The police told us nothing. When I asked if Jenny’s murder was in any way linked to other recent local attacks, they said only that it was too early to tell.
I had seen TV police dramas – they wouldn’t give anything away.
“Stay,” I said to Jason once the police had gone. But he was preoccupied, pacing the room, swearing under his breath.
“Fucking bastard – I can’t just sit here. I have to do something.”
“What can we do?”
“I can’t sit and wait for the fucking police to sort it out – fucking useless, the lot of them.”
“We could go back to the river?” I said, without thinking.
Jason’s eyes widened. “Yes, that’s it; let’s go back where they found her.”
Twenty-one
It had gone seven b
y the time we arrived, the water glowing amber in the evening light. This time I took Jason’s hand as we approached.
“They’ve gone,” he said. A streamer of police tape had come loose and was flapping in the breeze. “How come they’ve gone?” He let go of my hand. “They’ve fucking fucked off already.”
“I’m sure they’ve done all they can here.” I held his arm, trying to calm him.
“No way has that been thorough. They’ve missed stuff. They probably needed the tent elsewhere – a stabbing or some other shit.”
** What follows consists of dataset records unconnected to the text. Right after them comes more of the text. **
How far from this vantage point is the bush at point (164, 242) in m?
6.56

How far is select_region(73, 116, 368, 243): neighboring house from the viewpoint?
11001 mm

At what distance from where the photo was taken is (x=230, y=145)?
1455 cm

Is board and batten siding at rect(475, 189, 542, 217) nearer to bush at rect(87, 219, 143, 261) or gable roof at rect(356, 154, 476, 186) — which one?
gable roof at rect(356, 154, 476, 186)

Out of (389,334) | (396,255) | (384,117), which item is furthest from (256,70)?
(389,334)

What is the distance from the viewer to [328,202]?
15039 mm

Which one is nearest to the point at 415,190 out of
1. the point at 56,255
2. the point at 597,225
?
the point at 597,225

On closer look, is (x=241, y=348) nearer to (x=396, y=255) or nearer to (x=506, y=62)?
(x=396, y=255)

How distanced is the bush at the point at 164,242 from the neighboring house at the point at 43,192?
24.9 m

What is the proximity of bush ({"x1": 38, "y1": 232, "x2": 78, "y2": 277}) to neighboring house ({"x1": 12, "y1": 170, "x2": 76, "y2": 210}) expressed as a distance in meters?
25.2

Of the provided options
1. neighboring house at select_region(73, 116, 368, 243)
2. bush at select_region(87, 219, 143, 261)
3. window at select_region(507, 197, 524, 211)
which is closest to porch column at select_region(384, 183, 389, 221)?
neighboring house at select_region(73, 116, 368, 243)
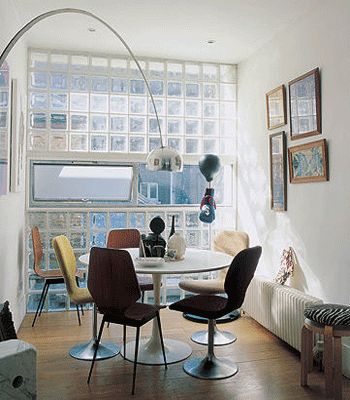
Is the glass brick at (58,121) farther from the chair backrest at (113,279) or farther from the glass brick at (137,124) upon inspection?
the chair backrest at (113,279)

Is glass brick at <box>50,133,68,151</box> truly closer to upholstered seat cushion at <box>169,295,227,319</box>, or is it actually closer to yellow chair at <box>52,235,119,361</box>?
yellow chair at <box>52,235,119,361</box>

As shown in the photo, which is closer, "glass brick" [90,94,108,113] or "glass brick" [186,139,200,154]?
"glass brick" [90,94,108,113]

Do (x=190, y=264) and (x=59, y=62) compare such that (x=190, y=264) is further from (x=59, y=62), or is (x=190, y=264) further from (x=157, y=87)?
(x=59, y=62)

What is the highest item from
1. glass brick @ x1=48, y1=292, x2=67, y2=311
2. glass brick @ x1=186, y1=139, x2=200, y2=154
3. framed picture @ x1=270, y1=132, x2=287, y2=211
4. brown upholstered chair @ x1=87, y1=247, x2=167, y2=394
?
glass brick @ x1=186, y1=139, x2=200, y2=154

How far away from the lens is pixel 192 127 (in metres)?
4.92

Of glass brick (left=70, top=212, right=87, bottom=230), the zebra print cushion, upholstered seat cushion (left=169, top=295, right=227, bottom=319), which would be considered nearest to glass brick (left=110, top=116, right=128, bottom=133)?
glass brick (left=70, top=212, right=87, bottom=230)

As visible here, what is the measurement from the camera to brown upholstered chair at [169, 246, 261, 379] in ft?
9.32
“The police are good at solving murders,” I said. “I mean statistically it’s something they’re good at – shit at burglaries but all right at murders.”
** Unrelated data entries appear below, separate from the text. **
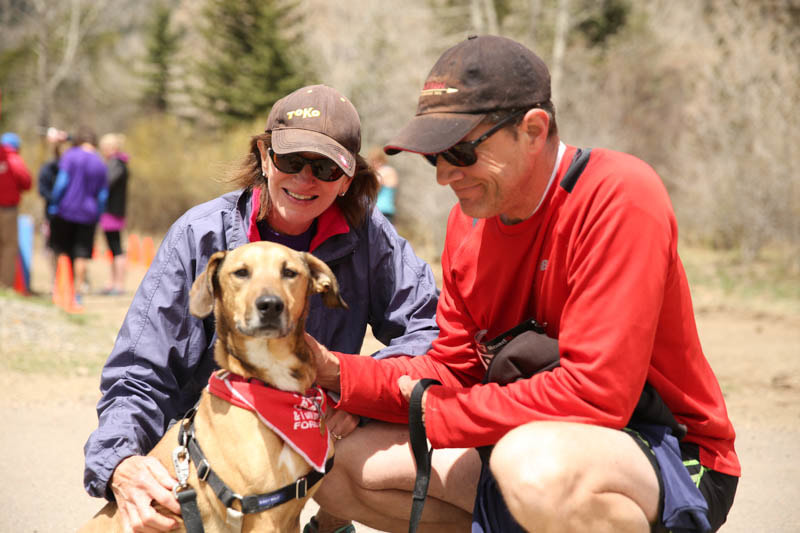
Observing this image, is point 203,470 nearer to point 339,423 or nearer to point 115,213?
point 339,423

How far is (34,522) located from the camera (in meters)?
3.98

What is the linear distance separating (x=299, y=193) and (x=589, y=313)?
1410 millimetres

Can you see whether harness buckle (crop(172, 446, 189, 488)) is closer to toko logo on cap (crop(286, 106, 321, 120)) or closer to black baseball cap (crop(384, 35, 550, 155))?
black baseball cap (crop(384, 35, 550, 155))

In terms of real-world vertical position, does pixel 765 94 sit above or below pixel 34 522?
above

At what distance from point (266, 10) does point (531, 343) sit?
30240 millimetres

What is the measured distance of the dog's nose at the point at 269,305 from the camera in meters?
2.77

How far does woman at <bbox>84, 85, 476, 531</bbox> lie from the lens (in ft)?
9.57

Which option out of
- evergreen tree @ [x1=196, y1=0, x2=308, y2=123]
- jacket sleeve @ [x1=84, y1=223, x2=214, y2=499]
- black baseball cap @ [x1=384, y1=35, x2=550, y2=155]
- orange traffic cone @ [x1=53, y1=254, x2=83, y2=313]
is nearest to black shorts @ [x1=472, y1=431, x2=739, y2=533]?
black baseball cap @ [x1=384, y1=35, x2=550, y2=155]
“What about that murder near your place, in fact, two murders – they solved them yet?”
“No, good point.”
“Cunts.” Jason walked past the broken police tape, ignoring the mounting cellophane-wrapped bouquets. He sat down on the top concrete step, running his fingers through his wilted hair as he stared at the water.
“Pity it can’t talk,” I said, watching the light trip across the ripples.
“What?” Jason’s voice was gruff.
“The river – pity it can’t talk.” It was a stupid comment. I wished I hadn’t said it. And I expected Jason to tell me to shut-the-fuck-up.
“That’s it.” He stood up. “Who knows what happened?”
“What do you mean?” I squinted up at him.
“The only people who know who did it are the fucking cunt who did it and who else?”
“Well – Jenny, I suppose.”
“Exactly.”
“So?”
“We can’t ask the murdering cunt because we don’t know who the fuck he is and if I did know I’d kill him, but there’s Jenny.” He stared at me, waiting for an answer but he wasn’t making any sense. My head hurt. I wanted to go home, but Jason had other ideas.
The metal lift smelt of urine.
“It’s rank, I know, sorry,” Jason said.